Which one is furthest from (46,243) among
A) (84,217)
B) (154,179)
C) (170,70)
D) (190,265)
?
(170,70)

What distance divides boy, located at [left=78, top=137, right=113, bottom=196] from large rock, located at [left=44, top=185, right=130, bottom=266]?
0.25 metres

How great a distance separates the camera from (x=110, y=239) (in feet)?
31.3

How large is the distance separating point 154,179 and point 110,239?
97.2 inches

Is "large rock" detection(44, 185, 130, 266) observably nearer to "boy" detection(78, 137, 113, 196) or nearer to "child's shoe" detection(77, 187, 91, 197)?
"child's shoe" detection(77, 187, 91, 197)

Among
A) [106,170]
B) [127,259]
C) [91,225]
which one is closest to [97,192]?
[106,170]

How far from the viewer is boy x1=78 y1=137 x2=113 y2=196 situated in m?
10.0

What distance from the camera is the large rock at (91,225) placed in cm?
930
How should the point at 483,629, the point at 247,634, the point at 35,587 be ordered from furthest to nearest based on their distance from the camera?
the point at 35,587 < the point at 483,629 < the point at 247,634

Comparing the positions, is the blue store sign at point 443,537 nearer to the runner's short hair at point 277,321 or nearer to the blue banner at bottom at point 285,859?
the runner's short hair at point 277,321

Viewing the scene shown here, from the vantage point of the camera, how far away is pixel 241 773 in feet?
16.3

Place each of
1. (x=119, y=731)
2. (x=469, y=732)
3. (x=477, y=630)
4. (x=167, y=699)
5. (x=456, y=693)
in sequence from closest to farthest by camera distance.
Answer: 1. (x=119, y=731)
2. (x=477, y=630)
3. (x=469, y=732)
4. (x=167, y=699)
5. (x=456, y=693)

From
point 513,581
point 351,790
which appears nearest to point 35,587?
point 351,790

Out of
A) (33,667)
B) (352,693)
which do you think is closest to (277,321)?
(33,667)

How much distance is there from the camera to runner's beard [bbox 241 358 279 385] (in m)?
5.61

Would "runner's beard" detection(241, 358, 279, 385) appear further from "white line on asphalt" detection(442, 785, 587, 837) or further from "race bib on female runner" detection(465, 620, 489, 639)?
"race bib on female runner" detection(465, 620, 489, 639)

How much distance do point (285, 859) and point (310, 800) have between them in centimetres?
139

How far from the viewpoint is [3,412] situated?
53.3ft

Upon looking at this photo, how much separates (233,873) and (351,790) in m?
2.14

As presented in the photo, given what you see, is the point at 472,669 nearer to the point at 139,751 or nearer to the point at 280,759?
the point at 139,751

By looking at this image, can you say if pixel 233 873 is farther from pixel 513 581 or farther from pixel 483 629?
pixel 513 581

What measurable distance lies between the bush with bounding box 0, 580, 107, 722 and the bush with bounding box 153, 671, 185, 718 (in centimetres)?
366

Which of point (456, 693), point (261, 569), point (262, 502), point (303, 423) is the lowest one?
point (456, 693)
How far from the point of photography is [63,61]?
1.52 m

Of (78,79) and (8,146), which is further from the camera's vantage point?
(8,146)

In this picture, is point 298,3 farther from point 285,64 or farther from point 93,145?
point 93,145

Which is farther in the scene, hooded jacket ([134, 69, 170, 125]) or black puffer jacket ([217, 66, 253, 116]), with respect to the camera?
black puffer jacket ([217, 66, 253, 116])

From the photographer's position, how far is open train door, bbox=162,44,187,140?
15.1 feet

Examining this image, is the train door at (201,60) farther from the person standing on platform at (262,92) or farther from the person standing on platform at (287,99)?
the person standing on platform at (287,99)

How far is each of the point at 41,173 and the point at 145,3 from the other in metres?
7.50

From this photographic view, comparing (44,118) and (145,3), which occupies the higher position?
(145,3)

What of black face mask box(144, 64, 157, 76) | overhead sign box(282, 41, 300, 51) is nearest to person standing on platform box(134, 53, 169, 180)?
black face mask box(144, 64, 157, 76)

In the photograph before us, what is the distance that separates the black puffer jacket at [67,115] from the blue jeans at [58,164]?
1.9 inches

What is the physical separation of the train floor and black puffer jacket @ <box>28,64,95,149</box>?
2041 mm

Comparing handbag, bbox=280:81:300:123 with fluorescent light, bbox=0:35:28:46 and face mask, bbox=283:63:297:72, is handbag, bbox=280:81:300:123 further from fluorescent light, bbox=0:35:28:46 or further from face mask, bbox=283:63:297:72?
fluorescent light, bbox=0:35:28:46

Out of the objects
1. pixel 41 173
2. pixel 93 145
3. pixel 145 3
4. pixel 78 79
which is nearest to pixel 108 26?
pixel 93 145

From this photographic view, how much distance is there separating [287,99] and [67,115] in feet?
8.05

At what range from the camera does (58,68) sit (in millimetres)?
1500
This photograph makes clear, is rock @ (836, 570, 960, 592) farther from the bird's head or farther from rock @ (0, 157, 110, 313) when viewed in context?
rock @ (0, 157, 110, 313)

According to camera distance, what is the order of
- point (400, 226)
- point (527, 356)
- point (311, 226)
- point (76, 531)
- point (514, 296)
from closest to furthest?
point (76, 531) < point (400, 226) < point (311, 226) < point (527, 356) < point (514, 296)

# # #

#### [Task to carry out]
Can you copy out every one of the records above, word for word and unchanged?

#### [Answer to this problem]
Which one is furthest from (46,243) among
A) (84,217)
B) (154,179)
C) (170,70)
D) (190,265)
?
(170,70)

What distance divides boy, located at [left=78, top=137, right=113, bottom=196] from large rock, located at [left=44, top=185, right=130, bottom=266]?
0.25 metres

How great a distance separates the camera from (x=110, y=239) (in feet)?
31.3

How large is the distance separating point 154,179 and point 110,239?
97.2 inches

Is "large rock" detection(44, 185, 130, 266) observably nearer to "boy" detection(78, 137, 113, 196) or nearer to "child's shoe" detection(77, 187, 91, 197)?
"child's shoe" detection(77, 187, 91, 197)

Among
A) [106,170]
B) [127,259]
C) [91,225]
which one is closest to [97,192]?
[106,170]

How far from the viewer is boy x1=78 y1=137 x2=113 y2=196 situated in m?
10.0

What distance from the camera is the large rock at (91,225) placed in cm?
930
How should the point at 483,629, the point at 247,634, the point at 35,587 be ordered from furthest to nearest based on their distance from the camera?
the point at 35,587 < the point at 483,629 < the point at 247,634

Comparing the positions, is the blue store sign at point 443,537 nearer to the runner's short hair at point 277,321 or nearer to the blue banner at bottom at point 285,859?
the runner's short hair at point 277,321

Viewing the scene shown here, from the vantage point of the camera, how far away is pixel 241 773 in feet?
16.3

Place each of
1. (x=119, y=731)
2. (x=469, y=732)
3. (x=477, y=630)
4. (x=167, y=699)
5. (x=456, y=693)
in sequence from closest to farthest by camera distance.
Answer: 1. (x=119, y=731)
2. (x=477, y=630)
3. (x=469, y=732)
4. (x=167, y=699)
5. (x=456, y=693)

From
point 513,581
point 351,790
which appears nearest to point 35,587?
point 351,790

Out of
A) (33,667)
B) (352,693)
which do you think is closest to (277,321)?
(33,667)

How much distance is there from the camera to runner's beard [bbox 241 358 279 385] (in m)?
5.61

Would "runner's beard" detection(241, 358, 279, 385) appear further from "white line on asphalt" detection(442, 785, 587, 837) or further from "race bib on female runner" detection(465, 620, 489, 639)?
"race bib on female runner" detection(465, 620, 489, 639)

How much distance do point (285, 859) and point (310, 800) have between them in centimetres?
139

How far from the viewpoint is [3,412] situated?
53.3ft

Upon looking at this photo, how much separates (233,873) and (351,790) in m?
2.14

As presented in the photo, given what you see, is the point at 472,669 nearer to the point at 139,751 or nearer to the point at 280,759?
the point at 139,751

By looking at this image, can you say if pixel 233 873 is farther from pixel 513 581 or farther from pixel 483 629?
pixel 513 581

What measurable distance lies between the bush with bounding box 0, 580, 107, 722 and the bush with bounding box 153, 671, 185, 718 (in centimetres)?
366

Which of point (456, 693), point (261, 569), point (262, 502), point (303, 423) is the lowest one?
point (456, 693)
How far from the point of photography is [63,61]?
1.52 m

Of (78,79) and (8,146), which is further from the camera's vantage point?
(8,146)

In this picture, is point 298,3 farther from point 285,64 or farther from point 93,145?
point 93,145

Which is farther in the scene, hooded jacket ([134, 69, 170, 125]) or black puffer jacket ([217, 66, 253, 116]), with respect to the camera?
black puffer jacket ([217, 66, 253, 116])

From the photographer's position, how far is open train door, bbox=162,44,187,140?
15.1 feet

Examining this image, is the train door at (201,60) farther from the person standing on platform at (262,92) or farther from the person standing on platform at (287,99)?
the person standing on platform at (287,99)

How far is each of the point at 41,173 and the point at 145,3 from the other in metres?
7.50

From this photographic view, comparing (44,118) and (145,3), which occupies the higher position?
(145,3)

What of black face mask box(144, 64, 157, 76) | overhead sign box(282, 41, 300, 51) is nearest to person standing on platform box(134, 53, 169, 180)?
black face mask box(144, 64, 157, 76)

In the photograph before us, what is the distance that separates the black puffer jacket at [67,115] from the blue jeans at [58,164]?
1.9 inches

What is the physical separation of the train floor and black puffer jacket @ <box>28,64,95,149</box>?
2041 mm

Comparing handbag, bbox=280:81:300:123 with fluorescent light, bbox=0:35:28:46 and face mask, bbox=283:63:297:72, is handbag, bbox=280:81:300:123 further from fluorescent light, bbox=0:35:28:46 or further from face mask, bbox=283:63:297:72?
fluorescent light, bbox=0:35:28:46

Out of the objects
1. pixel 41 173
2. pixel 93 145
3. pixel 145 3
4. pixel 78 79
which is nearest to pixel 108 26?
pixel 93 145

From this photographic view, how much distance is there separating [287,99] and [67,115] in feet?
8.05

At what range from the camera does (58,68) sit (in millimetres)?
1500
This photograph makes clear, is rock @ (836, 570, 960, 592) farther from the bird's head or farther from rock @ (0, 157, 110, 313) when viewed in context?
rock @ (0, 157, 110, 313)

According to camera distance, what is the order of
- point (400, 226)
- point (527, 356)
- point (311, 226)
- point (76, 531)
- point (514, 296)
from closest to furthest?
point (76, 531) < point (400, 226) < point (311, 226) < point (527, 356) < point (514, 296)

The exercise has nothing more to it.